Customer service is a big part of the position. If they offer you the job, go for it.

Specializes in Geriatric.

I have been doing UM/CM for over a year now and from my opinion you would be going backwards and downgrading yourself. UM is not really "nursing." You don't have to be a nurse to do some of the stuff we do. I think UM is so boring....but that's just my opinion and basing it from my experience. You can try though you might like looking in front of a monitor all day :)

Specializes in O.R. Nursing - ENT, CTC, Vasc..

Thanks for the responses. I am just sort of burned out. I don't want to take call anymore because we want to move more than 30 minutes away from work, and I don't know what other area of nursing I could stand besides OR nursing. I am OK with boring things, lol.

I have been doing UM/CM for over a year now and from my opinion you would be going backwards and downgrading yourself. UM is not really "nursing." You don't have to be a nurse to do some of the stuff we do. I think UM is so boring....but that's just my opinion and basing it from my experience. You can try though you might like looking in front of a monitor all day :)

Going backwards and downgrading is a personal perspective. I am respected and appreciated by my employer, something rarely seen in a hospital setting. I recently denied a case based on one word in the review.A word pretty much that would only jump out to a nurse.Which is one reason the position requires nurses .

Specializes in O.R. Nursing - ENT, CTC, Vasc..

Yes.
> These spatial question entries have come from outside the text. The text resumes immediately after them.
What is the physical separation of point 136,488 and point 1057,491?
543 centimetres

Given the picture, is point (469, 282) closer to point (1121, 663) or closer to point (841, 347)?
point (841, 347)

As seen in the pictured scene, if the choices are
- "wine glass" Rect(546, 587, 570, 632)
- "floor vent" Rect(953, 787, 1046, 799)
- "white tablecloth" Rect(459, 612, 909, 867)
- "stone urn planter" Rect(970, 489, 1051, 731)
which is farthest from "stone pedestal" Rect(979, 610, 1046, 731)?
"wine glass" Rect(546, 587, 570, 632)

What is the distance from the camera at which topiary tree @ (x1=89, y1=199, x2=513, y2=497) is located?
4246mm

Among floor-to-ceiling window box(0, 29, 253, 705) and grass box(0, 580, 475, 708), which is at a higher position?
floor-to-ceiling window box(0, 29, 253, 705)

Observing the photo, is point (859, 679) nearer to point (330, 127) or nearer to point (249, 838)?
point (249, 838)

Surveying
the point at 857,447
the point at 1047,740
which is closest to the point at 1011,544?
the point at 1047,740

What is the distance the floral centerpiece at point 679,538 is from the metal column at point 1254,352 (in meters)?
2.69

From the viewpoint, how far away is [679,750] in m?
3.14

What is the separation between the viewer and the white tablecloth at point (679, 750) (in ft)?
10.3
I did take that post as her personal perspective, thanks :) Sometimes MY job is boring - and I get to run around and do different things. But even that is getting monotonous. My patients are asleep most of the time. Sometimes I feel like anyone could do MY job, although I know some specific things that need a nurse's skills. The techs think we just do "data entry" when we're charting a case... sometimes it seems that way but in every chart there is something I have to critically think about. Anyway.... thanks... this feedback is great.
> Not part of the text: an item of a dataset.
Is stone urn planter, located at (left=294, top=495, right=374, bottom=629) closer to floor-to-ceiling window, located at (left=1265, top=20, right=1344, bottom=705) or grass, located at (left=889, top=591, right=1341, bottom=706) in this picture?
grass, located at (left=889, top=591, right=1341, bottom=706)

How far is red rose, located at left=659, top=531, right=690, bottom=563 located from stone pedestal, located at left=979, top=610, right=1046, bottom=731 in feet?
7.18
I have been doing UM/CM for over a year now and from my opinion you would be going backwards and downgrading yourself. UM is not really "nursing." You don't have to be a nurse to do some of the stuff we do. I think UM is so boring....but that's just my opinion and basing it from my experience. You can try though you might like looking in front of a monitor all day :)

I would disagree with this statement. I work as a ER Case Manager, and determining status and completing reviews takes nursing knowledge and critical thinking to make sense of the entire clinical picture. Also, I have to call physicians if I want a status changed and explain why or why they don't meet medical criteria. In between all that, I also case manage the patients coming in and going out of the ER. I think you just have to find the right position that fits you personally. Good luck!
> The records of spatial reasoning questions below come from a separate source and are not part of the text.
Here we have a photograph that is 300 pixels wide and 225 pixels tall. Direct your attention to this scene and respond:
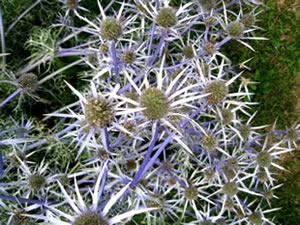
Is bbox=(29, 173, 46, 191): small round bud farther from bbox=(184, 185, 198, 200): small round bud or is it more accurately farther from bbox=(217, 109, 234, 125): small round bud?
bbox=(217, 109, 234, 125): small round bud

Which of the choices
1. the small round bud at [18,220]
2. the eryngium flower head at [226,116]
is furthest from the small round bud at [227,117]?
the small round bud at [18,220]

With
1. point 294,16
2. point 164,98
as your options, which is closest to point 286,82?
point 294,16

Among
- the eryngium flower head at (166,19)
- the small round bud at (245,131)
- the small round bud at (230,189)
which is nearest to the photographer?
the eryngium flower head at (166,19)

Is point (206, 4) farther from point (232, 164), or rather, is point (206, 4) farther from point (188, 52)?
point (232, 164)

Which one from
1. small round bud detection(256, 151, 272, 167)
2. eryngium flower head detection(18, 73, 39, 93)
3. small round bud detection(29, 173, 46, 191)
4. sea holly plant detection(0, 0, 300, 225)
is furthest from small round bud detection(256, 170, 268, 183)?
eryngium flower head detection(18, 73, 39, 93)

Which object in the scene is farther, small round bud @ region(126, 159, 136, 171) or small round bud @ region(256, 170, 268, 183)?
small round bud @ region(256, 170, 268, 183)

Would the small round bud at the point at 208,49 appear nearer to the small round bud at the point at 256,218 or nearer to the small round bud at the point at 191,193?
the small round bud at the point at 191,193
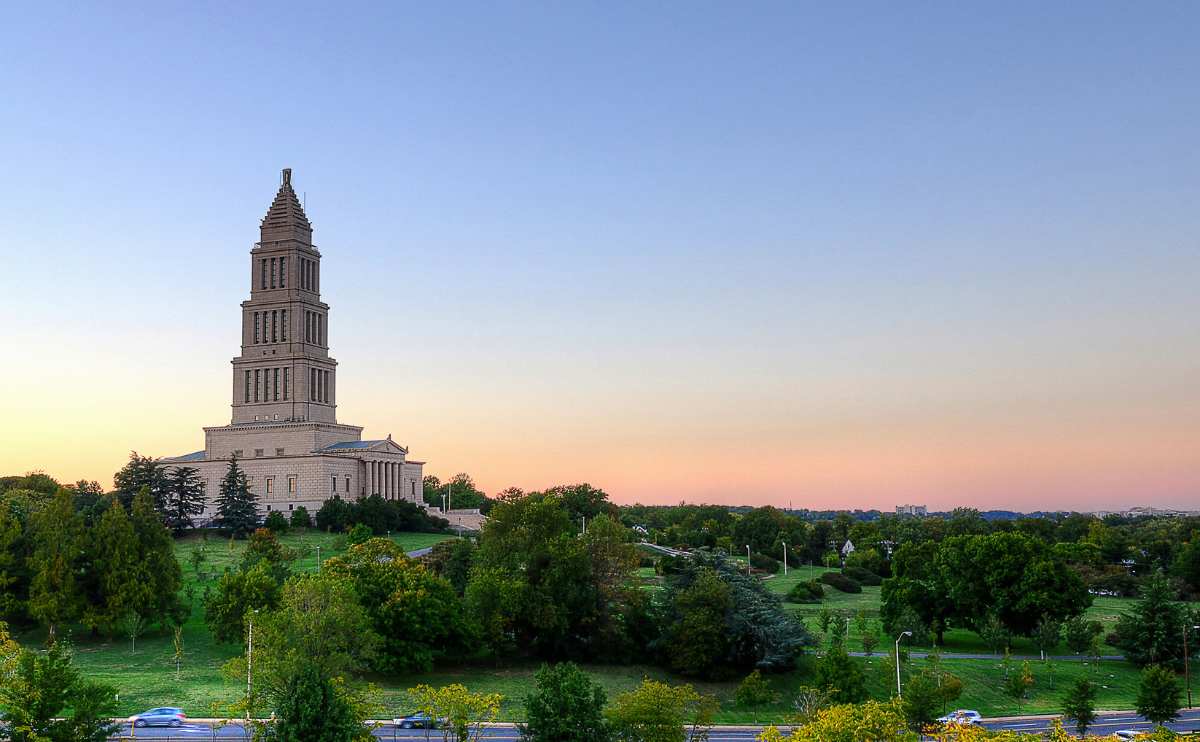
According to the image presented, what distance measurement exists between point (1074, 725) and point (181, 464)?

Specializes in O.R. Nursing - ENT, CTC, Vasc..

Hmm. Maybe I can job-shadow... What you describe sounds like the job description they gave me. Thanks turningred, very helpful. :)

Specializes in ED, ICU, MS/MT, PCU, CM, House Sup, Frontline mgr.
Hmm. Maybe I can job-shadow... What you describe sounds like the job description they gave me. Thanks turningred, very helpful. :)

OP, what Turningred15 and Been There, Done That said is more along the lines of what our jobs are like because we are hired as nurses to think as nurses. RNs that perform UR/UM and/or Case Management jobs but think of their positons are not nursing are on another planet. I am sure you have met them even by bedside. Usually they are the nurses that do not understand that they are to apply clinical critical thinking skills at all times to include while feeding or repositioning patients because it can be "sooo boring" and "anyone can do it, why me???!"

But I digress... OP, you have the right idea and right attitude. I do not see anything wrong with your clinical background meshing with Case Management. You will find more threads that share our experiences that you may also find helpful. Good luck! :)

Hmm. Maybe I can job-shadow... What you describe sounds like the job description they gave me. Thanks turningred, very helpful. :)

You can post here any time you have a question, or PM me. I love my job!

Specializes in O.R. Nursing - ENT, CTC, Vasc..

Thanks everyone :)

Curious ... Did you apply for the UM job?